Peter McArthur, writer (b at Ekfrid Township, Ont 10 Mar 1866; d at Toronto 28 Oct 1924). A prolific and popular writer whose body of work includes a critical appreciation of Stephen LEACOCK (1923), short fiction and occasional poetry, McArthur is best remembered for his humourous casual ESSAYS. Although he published his first book, To Be Taken With Salt: Being An Essay on Teaching One's Grandmother to Suck Eggs, in 1903, his reputation was established primarily through his twice-weekly contributions to the Toronto GLOBE (from 1909 to 1924) and his less regular appearances in the Farmer's Advocate (1910 to 1922), His most popular books - In Pastures Green (1915), The Red Cow and her Friends (1919) and Around Home (1925) - are compilations of these columns.

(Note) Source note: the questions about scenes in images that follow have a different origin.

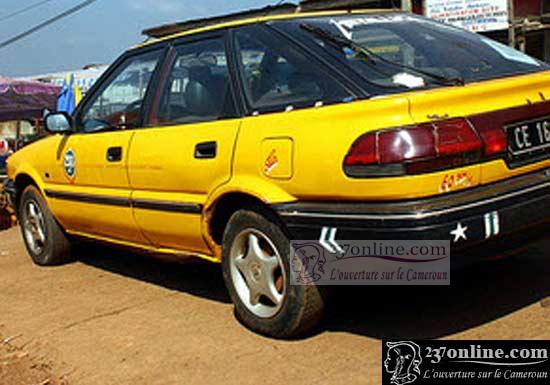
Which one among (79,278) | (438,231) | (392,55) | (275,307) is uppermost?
(392,55)

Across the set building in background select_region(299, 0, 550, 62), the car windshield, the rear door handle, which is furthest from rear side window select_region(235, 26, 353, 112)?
building in background select_region(299, 0, 550, 62)

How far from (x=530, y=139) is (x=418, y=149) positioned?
0.66 meters

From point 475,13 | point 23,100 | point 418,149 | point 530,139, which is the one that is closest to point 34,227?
point 418,149

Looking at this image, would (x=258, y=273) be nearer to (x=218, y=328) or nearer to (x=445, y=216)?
(x=218, y=328)

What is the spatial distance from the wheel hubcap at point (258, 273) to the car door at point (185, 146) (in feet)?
1.01

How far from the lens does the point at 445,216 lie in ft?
9.52

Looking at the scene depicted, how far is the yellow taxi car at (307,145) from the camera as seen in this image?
2.95 meters

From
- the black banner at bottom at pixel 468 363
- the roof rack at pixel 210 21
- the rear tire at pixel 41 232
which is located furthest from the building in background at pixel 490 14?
the black banner at bottom at pixel 468 363

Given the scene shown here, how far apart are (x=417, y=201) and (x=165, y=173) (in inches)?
65.7

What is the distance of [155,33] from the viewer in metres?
14.3

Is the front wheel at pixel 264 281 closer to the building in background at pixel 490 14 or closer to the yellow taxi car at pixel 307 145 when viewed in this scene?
the yellow taxi car at pixel 307 145

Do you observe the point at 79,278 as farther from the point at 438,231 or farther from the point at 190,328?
the point at 438,231

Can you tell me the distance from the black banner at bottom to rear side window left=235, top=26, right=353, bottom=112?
1.18m

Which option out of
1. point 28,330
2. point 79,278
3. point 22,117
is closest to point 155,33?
point 22,117
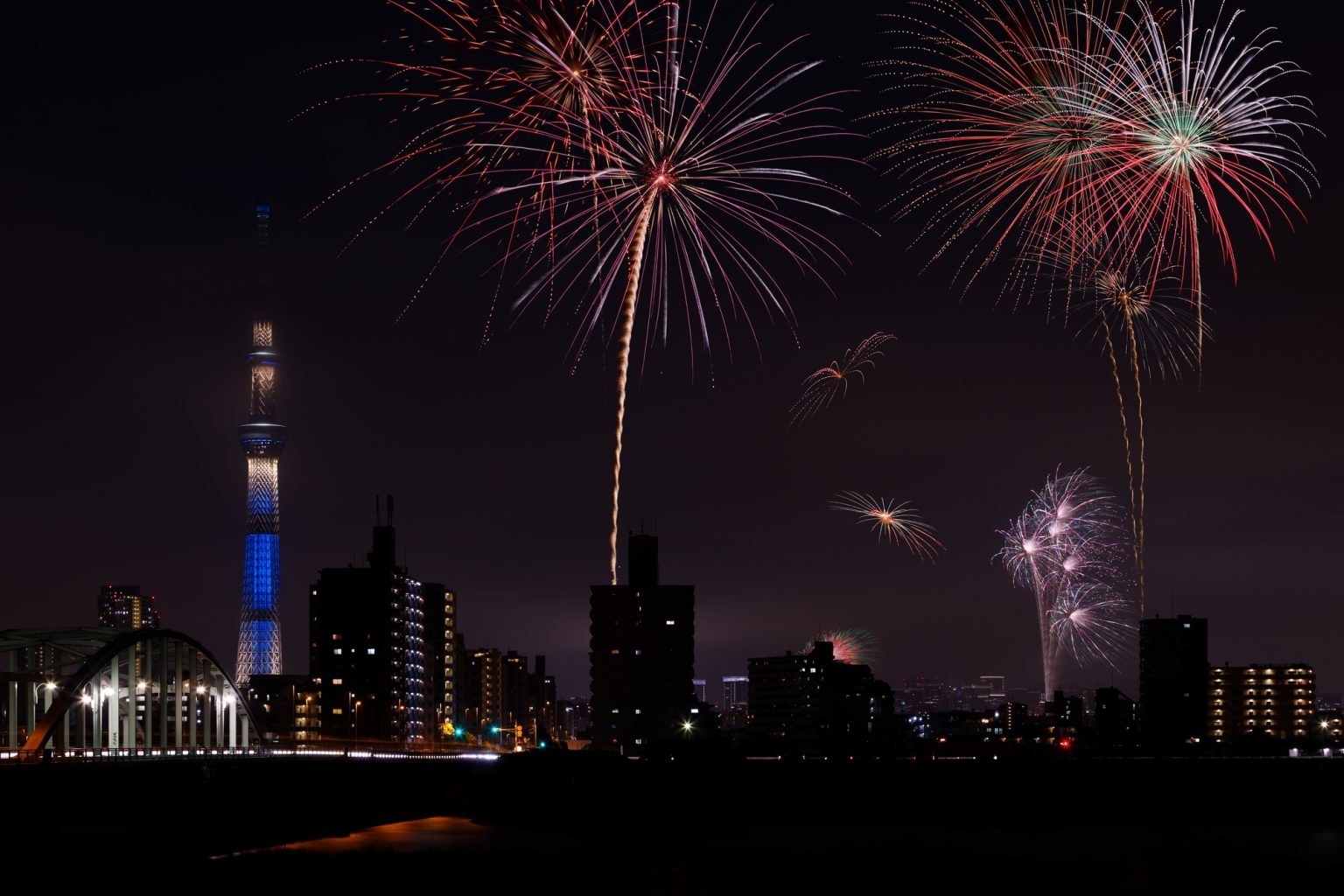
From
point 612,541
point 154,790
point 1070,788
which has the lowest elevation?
point 1070,788

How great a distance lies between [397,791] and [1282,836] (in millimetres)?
78872

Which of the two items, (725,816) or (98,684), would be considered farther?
(725,816)

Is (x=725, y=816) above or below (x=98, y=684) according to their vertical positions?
below

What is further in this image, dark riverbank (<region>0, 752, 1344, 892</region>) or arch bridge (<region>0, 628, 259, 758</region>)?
arch bridge (<region>0, 628, 259, 758</region>)

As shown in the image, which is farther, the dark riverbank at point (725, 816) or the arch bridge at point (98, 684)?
the arch bridge at point (98, 684)

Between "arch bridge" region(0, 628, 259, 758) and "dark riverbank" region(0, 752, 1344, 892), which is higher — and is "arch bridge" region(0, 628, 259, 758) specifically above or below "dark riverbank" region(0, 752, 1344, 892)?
above

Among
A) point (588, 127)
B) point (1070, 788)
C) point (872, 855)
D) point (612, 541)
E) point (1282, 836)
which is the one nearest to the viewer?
point (588, 127)

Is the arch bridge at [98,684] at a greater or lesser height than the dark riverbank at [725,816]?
greater

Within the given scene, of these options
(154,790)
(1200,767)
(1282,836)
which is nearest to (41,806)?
(154,790)

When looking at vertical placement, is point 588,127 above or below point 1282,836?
above

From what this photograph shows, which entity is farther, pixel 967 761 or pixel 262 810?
pixel 967 761

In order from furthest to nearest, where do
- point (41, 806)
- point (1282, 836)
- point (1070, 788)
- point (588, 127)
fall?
point (1070, 788)
point (1282, 836)
point (41, 806)
point (588, 127)

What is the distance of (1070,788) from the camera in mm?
182000

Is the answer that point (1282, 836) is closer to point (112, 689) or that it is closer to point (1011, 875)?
point (1011, 875)
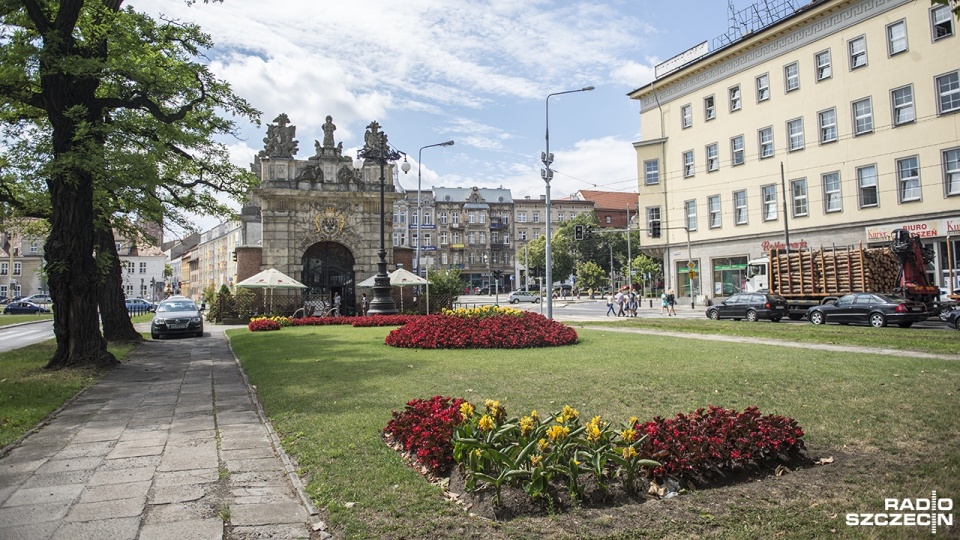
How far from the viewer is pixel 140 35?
14945 mm

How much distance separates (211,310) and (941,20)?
39.6 m

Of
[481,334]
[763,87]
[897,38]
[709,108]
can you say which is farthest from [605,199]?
[481,334]

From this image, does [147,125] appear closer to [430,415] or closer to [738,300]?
[430,415]

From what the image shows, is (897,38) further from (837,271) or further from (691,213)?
(691,213)

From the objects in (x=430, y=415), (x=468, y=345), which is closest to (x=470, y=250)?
(x=468, y=345)

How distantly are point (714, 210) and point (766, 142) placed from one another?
5.55m

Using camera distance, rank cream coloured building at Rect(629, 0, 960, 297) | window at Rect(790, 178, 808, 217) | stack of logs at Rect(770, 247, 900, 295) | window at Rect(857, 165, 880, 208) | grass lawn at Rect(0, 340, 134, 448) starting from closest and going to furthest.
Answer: grass lawn at Rect(0, 340, 134, 448) → stack of logs at Rect(770, 247, 900, 295) → cream coloured building at Rect(629, 0, 960, 297) → window at Rect(857, 165, 880, 208) → window at Rect(790, 178, 808, 217)

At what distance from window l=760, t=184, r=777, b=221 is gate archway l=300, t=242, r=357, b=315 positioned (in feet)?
83.5

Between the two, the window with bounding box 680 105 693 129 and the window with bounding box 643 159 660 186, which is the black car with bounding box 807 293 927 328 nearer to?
the window with bounding box 680 105 693 129

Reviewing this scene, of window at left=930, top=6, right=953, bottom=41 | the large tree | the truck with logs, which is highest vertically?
window at left=930, top=6, right=953, bottom=41

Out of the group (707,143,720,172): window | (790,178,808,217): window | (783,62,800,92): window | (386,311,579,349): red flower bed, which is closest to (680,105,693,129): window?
(707,143,720,172): window

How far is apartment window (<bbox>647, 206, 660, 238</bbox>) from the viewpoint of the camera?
4159cm

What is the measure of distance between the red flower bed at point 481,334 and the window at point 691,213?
27354 mm

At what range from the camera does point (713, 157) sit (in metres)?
40.3
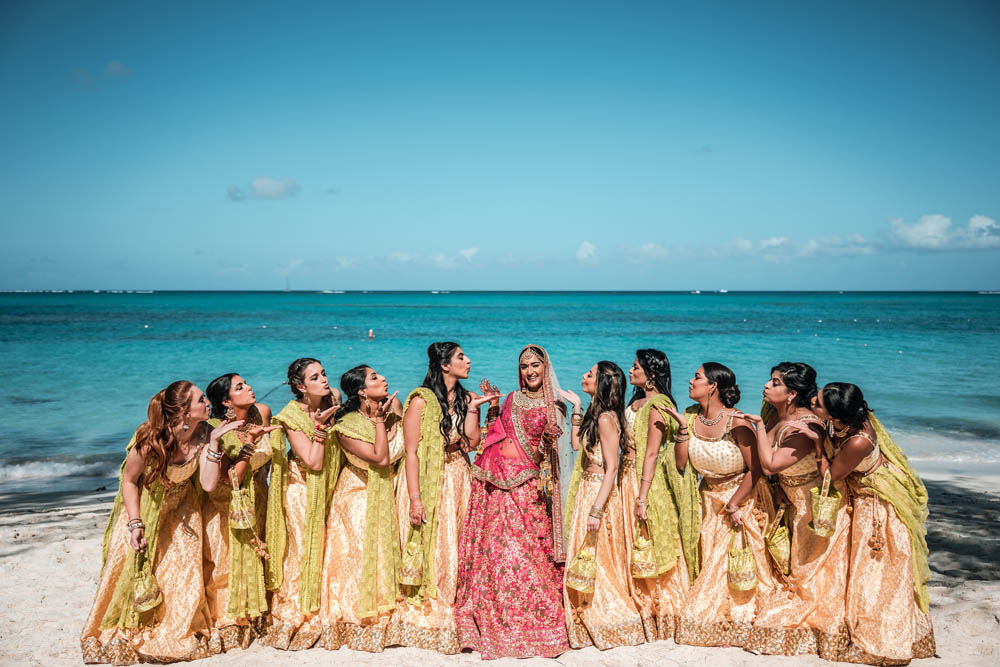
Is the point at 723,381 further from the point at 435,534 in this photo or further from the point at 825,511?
the point at 435,534

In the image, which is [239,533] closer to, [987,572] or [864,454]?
[864,454]

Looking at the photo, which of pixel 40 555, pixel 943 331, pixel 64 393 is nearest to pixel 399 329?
pixel 64 393

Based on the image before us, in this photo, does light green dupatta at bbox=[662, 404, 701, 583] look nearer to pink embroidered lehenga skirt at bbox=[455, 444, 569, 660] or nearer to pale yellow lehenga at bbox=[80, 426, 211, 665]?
pink embroidered lehenga skirt at bbox=[455, 444, 569, 660]

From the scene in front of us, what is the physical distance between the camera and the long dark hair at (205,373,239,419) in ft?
14.8

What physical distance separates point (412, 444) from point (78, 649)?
262 centimetres

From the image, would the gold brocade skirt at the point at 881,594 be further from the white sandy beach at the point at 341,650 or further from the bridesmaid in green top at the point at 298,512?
the bridesmaid in green top at the point at 298,512

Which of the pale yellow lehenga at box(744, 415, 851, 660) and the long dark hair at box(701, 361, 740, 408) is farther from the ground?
the long dark hair at box(701, 361, 740, 408)

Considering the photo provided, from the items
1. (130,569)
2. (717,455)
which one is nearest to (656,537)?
(717,455)

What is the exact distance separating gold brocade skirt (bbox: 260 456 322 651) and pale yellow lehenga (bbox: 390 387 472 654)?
23.3 inches

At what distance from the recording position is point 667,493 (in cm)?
459

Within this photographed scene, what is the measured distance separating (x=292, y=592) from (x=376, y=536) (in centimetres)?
71

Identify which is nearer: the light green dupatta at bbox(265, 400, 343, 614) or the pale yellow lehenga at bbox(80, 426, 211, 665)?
the pale yellow lehenga at bbox(80, 426, 211, 665)

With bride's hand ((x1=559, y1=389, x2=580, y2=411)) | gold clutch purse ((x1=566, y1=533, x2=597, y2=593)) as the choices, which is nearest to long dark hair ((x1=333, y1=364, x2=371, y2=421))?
bride's hand ((x1=559, y1=389, x2=580, y2=411))

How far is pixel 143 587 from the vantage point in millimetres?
4090
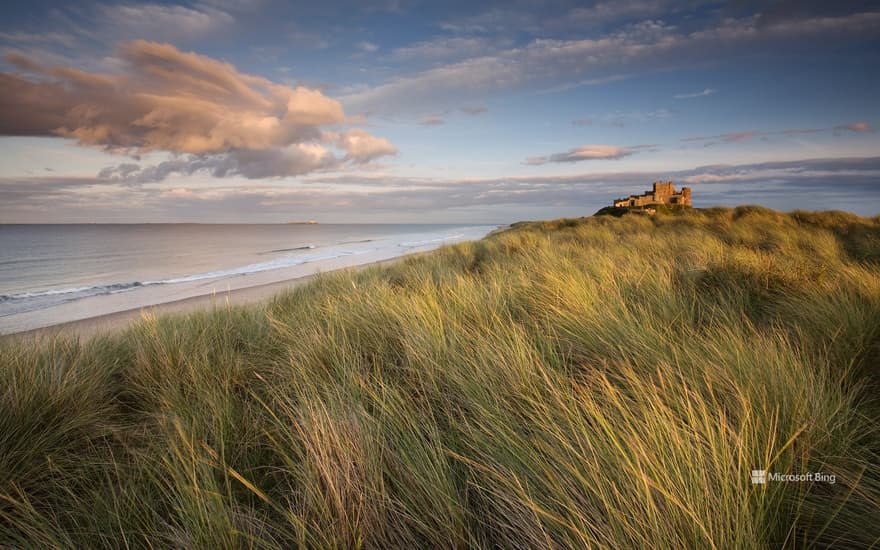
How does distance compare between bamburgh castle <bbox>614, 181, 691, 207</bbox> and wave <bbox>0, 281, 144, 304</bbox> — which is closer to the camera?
wave <bbox>0, 281, 144, 304</bbox>

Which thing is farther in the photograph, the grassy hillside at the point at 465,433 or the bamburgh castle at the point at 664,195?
the bamburgh castle at the point at 664,195

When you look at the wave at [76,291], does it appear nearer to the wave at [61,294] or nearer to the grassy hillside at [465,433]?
the wave at [61,294]

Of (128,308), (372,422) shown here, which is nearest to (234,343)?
(372,422)

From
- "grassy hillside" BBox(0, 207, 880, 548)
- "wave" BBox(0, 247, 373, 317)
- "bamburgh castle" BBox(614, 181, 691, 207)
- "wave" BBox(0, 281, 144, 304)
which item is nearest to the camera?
"grassy hillside" BBox(0, 207, 880, 548)

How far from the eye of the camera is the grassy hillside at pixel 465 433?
125 cm

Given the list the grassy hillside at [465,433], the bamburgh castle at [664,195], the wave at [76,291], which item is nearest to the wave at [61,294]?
the wave at [76,291]

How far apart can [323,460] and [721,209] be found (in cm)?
2246

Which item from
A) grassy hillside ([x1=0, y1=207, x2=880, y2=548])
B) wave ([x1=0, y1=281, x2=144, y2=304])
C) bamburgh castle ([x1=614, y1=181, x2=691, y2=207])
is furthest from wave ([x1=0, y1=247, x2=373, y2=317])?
bamburgh castle ([x1=614, y1=181, x2=691, y2=207])

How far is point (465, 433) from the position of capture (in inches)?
70.1

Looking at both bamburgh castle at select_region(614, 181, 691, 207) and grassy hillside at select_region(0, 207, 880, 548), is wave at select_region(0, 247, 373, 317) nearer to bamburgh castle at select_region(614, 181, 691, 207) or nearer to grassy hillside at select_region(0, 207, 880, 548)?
grassy hillside at select_region(0, 207, 880, 548)

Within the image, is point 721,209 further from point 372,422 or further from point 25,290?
point 25,290

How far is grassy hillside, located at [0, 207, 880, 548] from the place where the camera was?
1.25 m

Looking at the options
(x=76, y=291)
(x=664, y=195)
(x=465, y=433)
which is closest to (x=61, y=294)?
(x=76, y=291)

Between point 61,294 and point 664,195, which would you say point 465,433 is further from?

An early Canadian proponent of the back-to-the-land movement and a dedicated promoter of agrarianism (seeRURAL SOCIETY, ENGLISH CANADA), McArthur was drawn to an idealistic vision of Canada's rural past and stories of the heroic pioneer. His most successful essays reflect this belief: organized according to the routines of farm life or patterns of the natural world, they are the contemplative, first-person reflections of a contented farmer-philosopher who represents his farm as a place of peace, a place of refuge and a home far removed from the excesses troubling the modern world.